Recorded information:

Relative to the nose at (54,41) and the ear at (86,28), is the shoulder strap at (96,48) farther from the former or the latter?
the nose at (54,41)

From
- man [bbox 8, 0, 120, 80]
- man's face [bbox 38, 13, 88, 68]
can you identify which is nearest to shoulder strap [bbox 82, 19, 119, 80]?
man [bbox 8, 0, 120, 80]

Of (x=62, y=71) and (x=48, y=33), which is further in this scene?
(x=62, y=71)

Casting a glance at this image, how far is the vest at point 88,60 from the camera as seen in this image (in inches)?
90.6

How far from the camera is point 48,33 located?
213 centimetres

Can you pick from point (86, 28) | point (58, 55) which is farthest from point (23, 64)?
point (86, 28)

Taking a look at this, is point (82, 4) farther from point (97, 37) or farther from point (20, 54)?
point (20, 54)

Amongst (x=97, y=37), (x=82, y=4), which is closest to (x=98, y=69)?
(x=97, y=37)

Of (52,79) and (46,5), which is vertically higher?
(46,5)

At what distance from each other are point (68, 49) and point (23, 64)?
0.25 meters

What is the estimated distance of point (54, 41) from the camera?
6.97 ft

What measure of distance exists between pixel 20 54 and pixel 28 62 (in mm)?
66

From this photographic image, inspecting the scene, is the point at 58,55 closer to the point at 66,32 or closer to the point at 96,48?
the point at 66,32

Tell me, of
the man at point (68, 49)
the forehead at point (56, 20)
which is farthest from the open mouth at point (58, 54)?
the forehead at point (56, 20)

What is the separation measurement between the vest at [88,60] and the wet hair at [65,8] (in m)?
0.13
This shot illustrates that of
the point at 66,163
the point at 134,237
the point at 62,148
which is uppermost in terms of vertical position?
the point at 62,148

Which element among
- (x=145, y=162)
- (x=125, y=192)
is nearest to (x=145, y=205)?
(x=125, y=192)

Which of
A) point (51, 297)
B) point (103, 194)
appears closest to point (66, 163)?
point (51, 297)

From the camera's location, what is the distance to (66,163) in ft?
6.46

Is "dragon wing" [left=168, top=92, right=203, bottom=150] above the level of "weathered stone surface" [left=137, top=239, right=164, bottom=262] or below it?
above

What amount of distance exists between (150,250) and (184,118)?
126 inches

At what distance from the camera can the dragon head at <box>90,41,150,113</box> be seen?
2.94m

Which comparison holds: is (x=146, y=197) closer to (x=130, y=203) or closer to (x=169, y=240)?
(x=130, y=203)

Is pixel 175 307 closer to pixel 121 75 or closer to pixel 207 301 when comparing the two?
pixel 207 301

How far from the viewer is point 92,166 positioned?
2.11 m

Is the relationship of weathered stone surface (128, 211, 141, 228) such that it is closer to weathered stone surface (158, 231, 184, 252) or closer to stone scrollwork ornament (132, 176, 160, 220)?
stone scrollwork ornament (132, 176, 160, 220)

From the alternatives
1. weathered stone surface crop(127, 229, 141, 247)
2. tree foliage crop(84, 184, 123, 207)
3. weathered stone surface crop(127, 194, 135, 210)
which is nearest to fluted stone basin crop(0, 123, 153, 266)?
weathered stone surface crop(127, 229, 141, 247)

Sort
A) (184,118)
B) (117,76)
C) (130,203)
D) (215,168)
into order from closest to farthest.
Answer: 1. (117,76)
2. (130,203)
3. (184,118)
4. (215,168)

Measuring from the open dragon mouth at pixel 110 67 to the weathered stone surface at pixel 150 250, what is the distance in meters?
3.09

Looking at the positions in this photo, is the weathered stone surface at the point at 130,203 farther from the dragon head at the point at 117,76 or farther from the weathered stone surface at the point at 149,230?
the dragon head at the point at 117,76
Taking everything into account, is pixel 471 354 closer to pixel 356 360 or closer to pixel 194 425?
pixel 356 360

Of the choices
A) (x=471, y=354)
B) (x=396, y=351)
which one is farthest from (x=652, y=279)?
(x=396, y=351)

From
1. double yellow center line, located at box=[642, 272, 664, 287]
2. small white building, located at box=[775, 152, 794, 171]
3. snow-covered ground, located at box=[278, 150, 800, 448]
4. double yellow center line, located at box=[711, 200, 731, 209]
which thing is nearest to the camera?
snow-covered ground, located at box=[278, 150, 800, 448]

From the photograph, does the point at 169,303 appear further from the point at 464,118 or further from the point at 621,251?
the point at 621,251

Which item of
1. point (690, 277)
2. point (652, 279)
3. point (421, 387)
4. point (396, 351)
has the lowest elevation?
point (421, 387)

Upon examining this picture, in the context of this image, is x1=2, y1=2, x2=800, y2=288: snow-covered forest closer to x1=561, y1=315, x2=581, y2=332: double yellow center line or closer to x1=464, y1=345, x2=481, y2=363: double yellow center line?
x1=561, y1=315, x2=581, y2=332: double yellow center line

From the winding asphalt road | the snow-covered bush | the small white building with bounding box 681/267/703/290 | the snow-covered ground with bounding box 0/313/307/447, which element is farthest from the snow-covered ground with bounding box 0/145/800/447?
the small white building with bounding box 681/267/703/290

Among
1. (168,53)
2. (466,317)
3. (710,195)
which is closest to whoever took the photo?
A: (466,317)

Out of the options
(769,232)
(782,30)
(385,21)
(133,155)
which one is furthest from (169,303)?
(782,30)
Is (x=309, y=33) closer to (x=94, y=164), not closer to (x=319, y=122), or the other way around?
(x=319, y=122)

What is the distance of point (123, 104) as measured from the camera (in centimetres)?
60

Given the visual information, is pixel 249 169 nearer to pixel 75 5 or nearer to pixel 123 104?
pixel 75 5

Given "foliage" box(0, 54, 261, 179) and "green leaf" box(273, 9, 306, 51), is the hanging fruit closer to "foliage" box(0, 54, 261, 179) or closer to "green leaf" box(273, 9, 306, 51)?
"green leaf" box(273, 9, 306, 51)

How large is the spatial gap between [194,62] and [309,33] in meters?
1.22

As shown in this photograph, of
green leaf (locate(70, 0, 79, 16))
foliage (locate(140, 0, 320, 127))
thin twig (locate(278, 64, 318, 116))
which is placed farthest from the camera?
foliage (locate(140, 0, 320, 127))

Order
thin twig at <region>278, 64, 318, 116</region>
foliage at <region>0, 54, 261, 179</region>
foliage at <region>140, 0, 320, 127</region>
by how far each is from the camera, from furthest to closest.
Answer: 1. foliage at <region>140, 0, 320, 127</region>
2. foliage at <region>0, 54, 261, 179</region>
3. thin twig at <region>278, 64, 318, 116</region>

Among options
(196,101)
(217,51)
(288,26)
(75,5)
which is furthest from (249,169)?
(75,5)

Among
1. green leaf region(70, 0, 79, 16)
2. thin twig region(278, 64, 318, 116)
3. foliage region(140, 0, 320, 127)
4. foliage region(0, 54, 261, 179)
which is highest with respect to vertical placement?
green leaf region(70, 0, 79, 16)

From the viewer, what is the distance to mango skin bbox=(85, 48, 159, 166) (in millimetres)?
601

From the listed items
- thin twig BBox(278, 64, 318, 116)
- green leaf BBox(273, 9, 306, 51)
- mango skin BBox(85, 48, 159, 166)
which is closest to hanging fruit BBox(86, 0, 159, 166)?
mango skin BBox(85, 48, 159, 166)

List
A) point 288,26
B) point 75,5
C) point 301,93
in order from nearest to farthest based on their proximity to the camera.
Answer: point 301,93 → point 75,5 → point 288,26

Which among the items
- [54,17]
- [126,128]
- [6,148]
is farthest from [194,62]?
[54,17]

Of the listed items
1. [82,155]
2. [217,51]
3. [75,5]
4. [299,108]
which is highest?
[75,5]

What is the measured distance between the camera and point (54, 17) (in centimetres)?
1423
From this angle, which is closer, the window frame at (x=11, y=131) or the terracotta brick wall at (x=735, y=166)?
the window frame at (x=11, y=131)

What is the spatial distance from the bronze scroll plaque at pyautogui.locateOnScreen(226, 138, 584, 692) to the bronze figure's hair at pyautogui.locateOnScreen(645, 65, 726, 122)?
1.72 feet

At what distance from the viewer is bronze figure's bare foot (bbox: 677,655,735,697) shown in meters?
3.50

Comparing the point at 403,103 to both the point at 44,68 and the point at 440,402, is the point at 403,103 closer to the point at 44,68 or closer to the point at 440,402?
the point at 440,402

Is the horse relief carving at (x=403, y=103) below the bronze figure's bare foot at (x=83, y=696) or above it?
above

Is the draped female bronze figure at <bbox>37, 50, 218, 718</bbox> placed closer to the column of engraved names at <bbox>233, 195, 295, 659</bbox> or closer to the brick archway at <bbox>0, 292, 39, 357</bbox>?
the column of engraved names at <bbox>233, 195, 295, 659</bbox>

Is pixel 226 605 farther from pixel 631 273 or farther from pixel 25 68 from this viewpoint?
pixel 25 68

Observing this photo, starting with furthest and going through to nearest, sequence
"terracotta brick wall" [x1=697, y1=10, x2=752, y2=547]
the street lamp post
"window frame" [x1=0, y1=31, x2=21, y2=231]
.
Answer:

Exercise brief:
Copy the material from its first line through the line containing "213 centimetres", reproducing every line unchanged.

Result for this exercise:
Relative to the nose at (54,41) and the ear at (86,28), is the shoulder strap at (96,48) farther from the former or the latter?
the nose at (54,41)

From
- man [bbox 8, 0, 120, 80]
- man's face [bbox 38, 13, 88, 68]
can you identify which is nearest to shoulder strap [bbox 82, 19, 119, 80]?
man [bbox 8, 0, 120, 80]

Of (x=62, y=71) and (x=48, y=33), which is further in this scene?
(x=62, y=71)

Casting a glance at this image, how far is the vest at point 88,60 from the camera as seen in this image (in inches)?
90.6

How far from the camera is point 48,33 located?
213 centimetres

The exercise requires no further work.